Upper Sternal Split Procedure Medical Transcription Sample Report

DATE OF PROCEDURE:  MM/DD/YYYY

PREOPERATIVE DIAGNOSIS:
Traumatic pseudoaneurysm of the right subclavian artery.

POSTOPERATIVE DIAGNOSIS:
Traumatic pseudoaneurysm of the right subclavian artery.

PROCEDURE PERFORMED:
Upper sternal split with repair of right subclavian artery pseudoaneurysm.

SURGEON:  John Doe, MD

ANESTHESIA:  General endotracheal.

COMPLICATIONS:  None apparent.

DISPOSITION:  To postanesthesia care unit in satisfactory condition.

INDICATIONS FOR PROCEDURE:  The patient is a (XX)year-old male who suffered a stab wound to the right back with deep penetration and a partial laceration of the proximal right subclavian artery. Prior attempt at endovascular approach to the lesion revealed the lesion to be in such close proximity to the vertebral artery that an endovascular approach was not safely achievable. Dr. Jane Doe of Vascular Surgery requested my assistance in an upper sternal split to provide proximal control of the brachiocephalic artery and/or proximal subclavian artery to facilitate repair of this injury. The risks, benefits, and alternatives were discussed with the patient. Informed consent was obtained.

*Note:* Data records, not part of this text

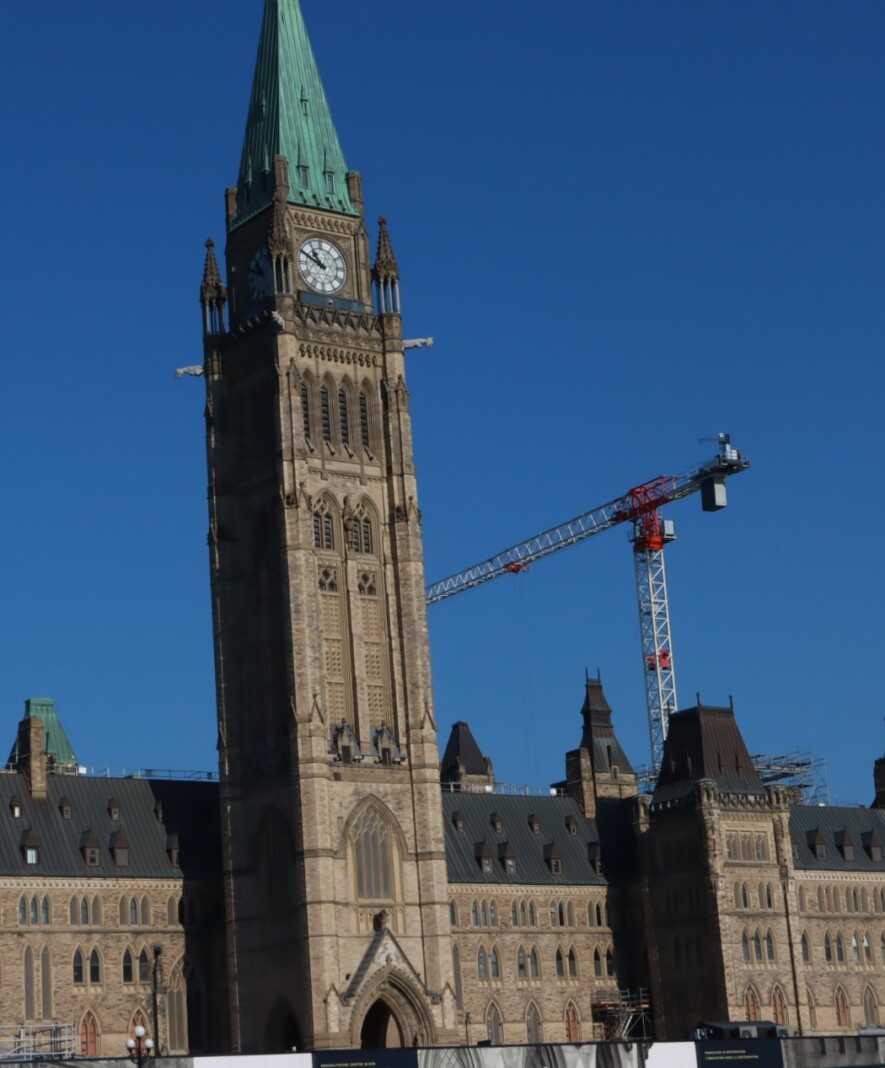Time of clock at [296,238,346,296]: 10:49
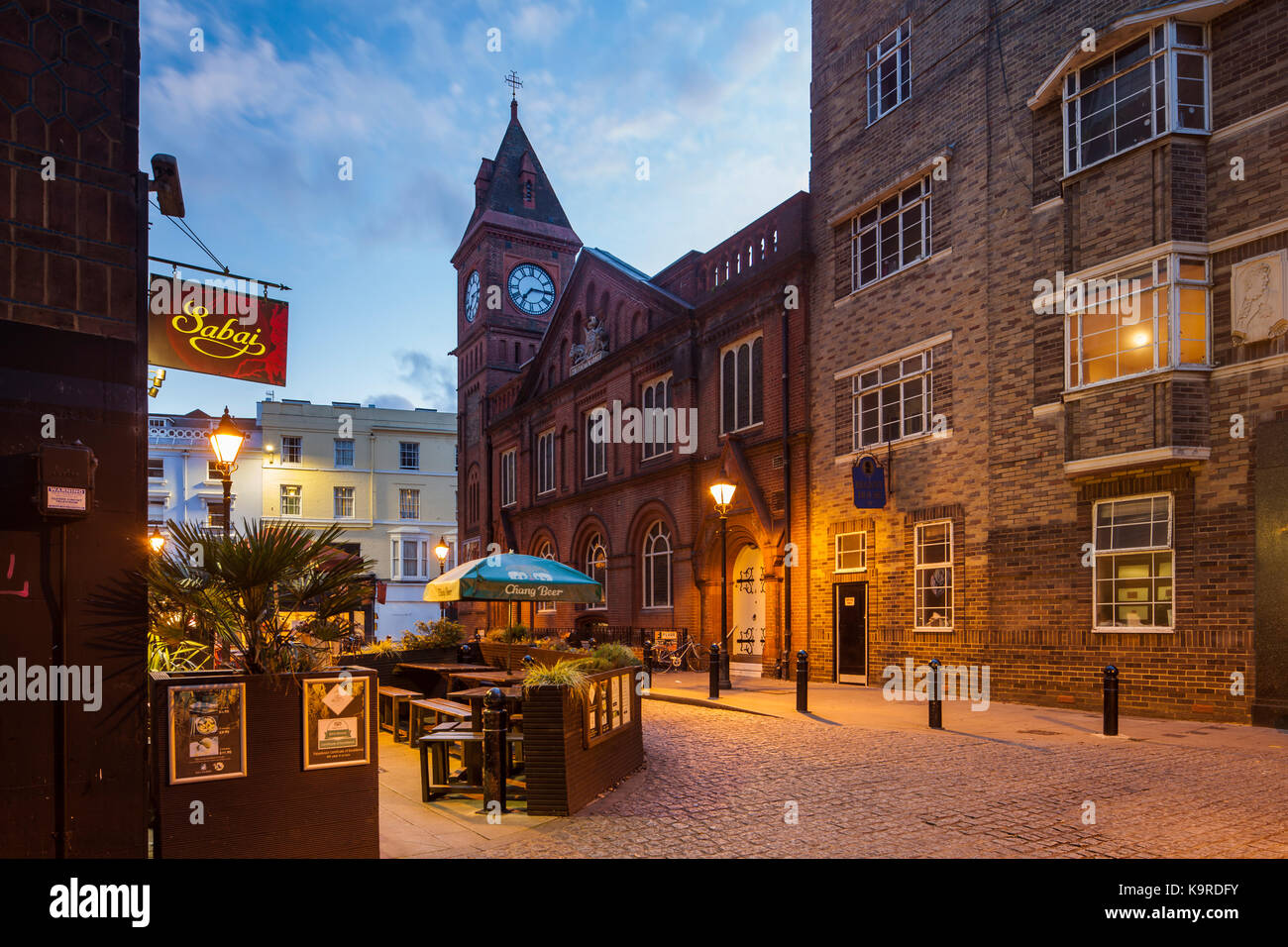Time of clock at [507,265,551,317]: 7:15
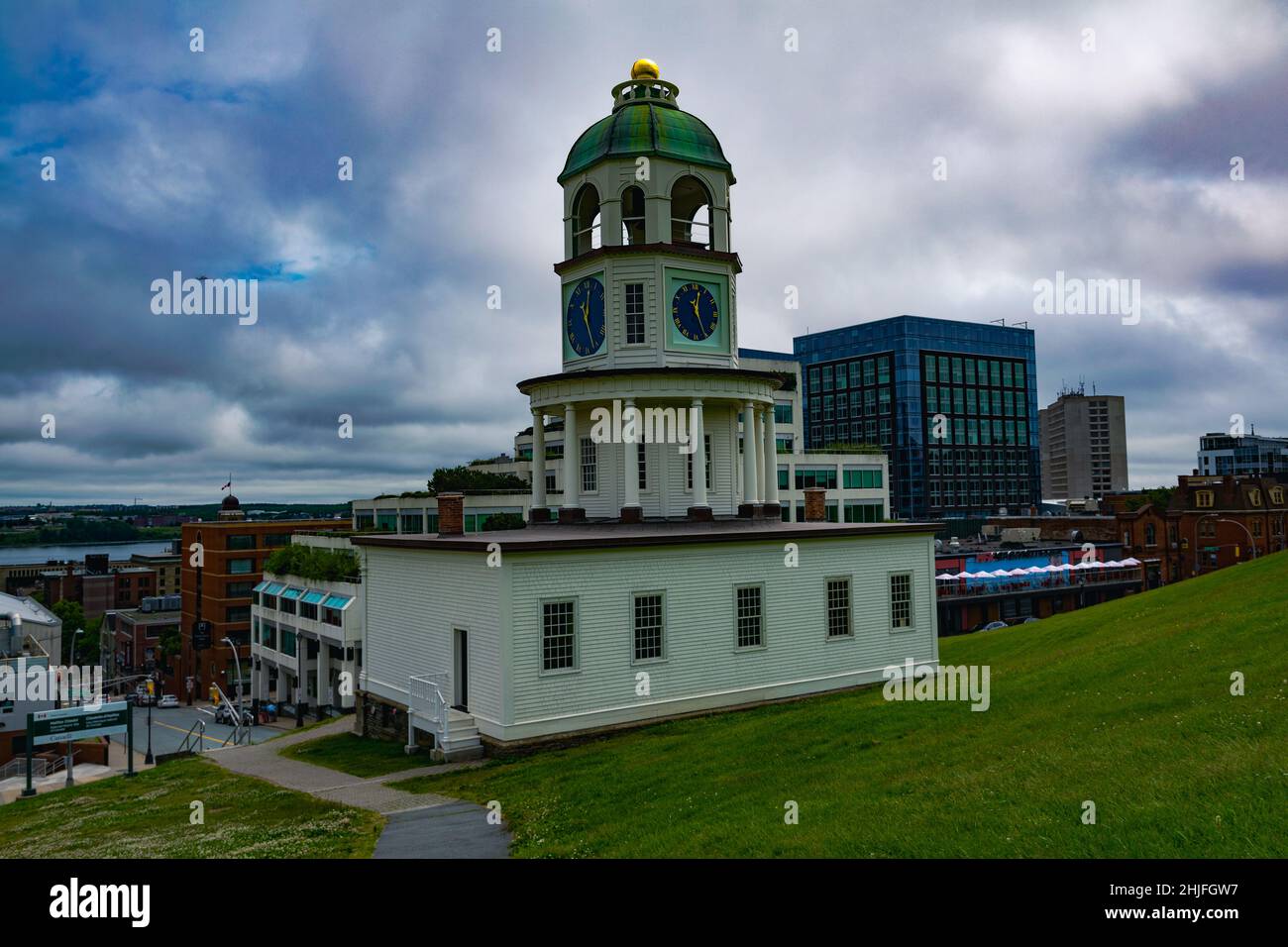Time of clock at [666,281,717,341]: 12:26
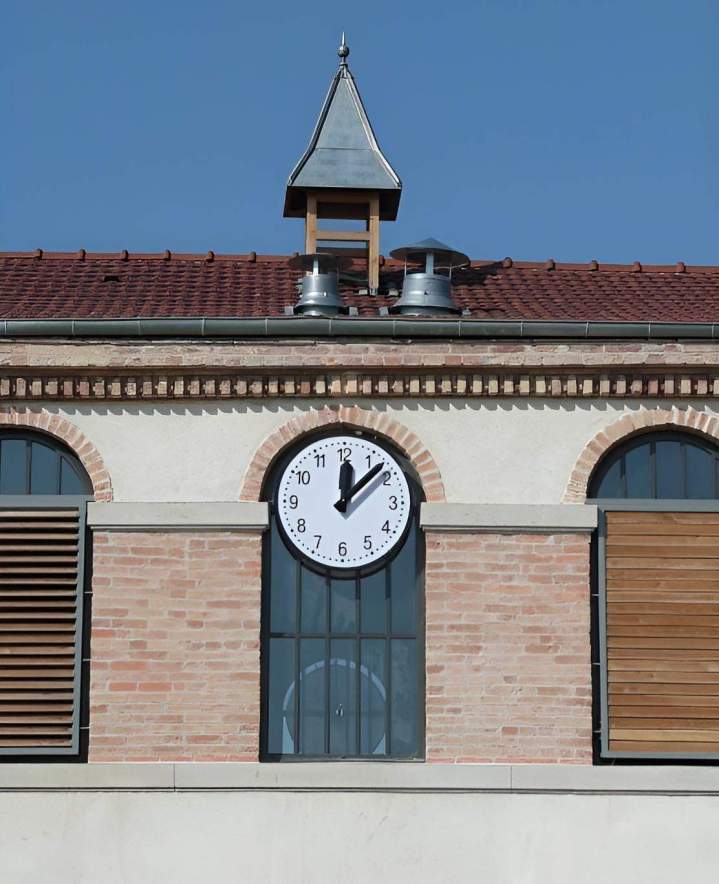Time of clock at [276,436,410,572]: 12:07
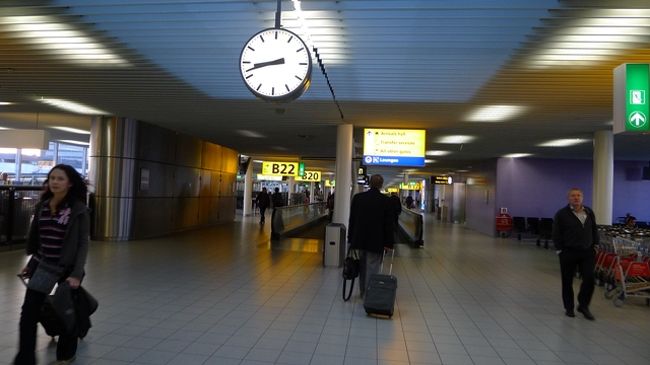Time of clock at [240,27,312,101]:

DESCRIPTION OF PROCEDURE:  The patient was brought to the operating room and placed in the supine position. Following smooth induction of general endotracheal anesthesia, the anterior neck, chest, and shoulders were prepared and draped in the usual sterile fashion. Preoperative antibiotics had been administered. An upper median sternotomy incision was performed from the suprasternal notch to the mid sternal level. Sharp dissection was carried down through the pectoral fascia. The sternomanubrial junction was identified and then the rightward half of the sternomanubrial junction was opened with Bovie cautery.

The manubrium was then split in the midline with an oscillating saw. Hemostasis of the marrow was obtained with thrombin and Gelfoam. A Tuffier chest retractor was placed and slowly opened. The midline fascia was opened. The brachiocephalic artery was identified and isolated for proximal control.

Following repair of the vessel, the wound was inspected. There was good hemostasis. The sternum was then reapproximated with three #6 stainless steel wires. A figure-of-eight wire was used for approximation of the lower manubrium and sternomanubrial junction, and then, two simple wires for approximation of the mid and proximal manubrium. The fascia was closed with 2-0 Vicryl sutures. The subcutaneous layer was closed with 3-0 Vicryl sutures. The skin was approximated with 4-0 Monocryl subcuticular stitches. The patient awoke from general anesthesia without difficulty. He was extubated and transported to the postanesthesia care unit in satisfactory condition.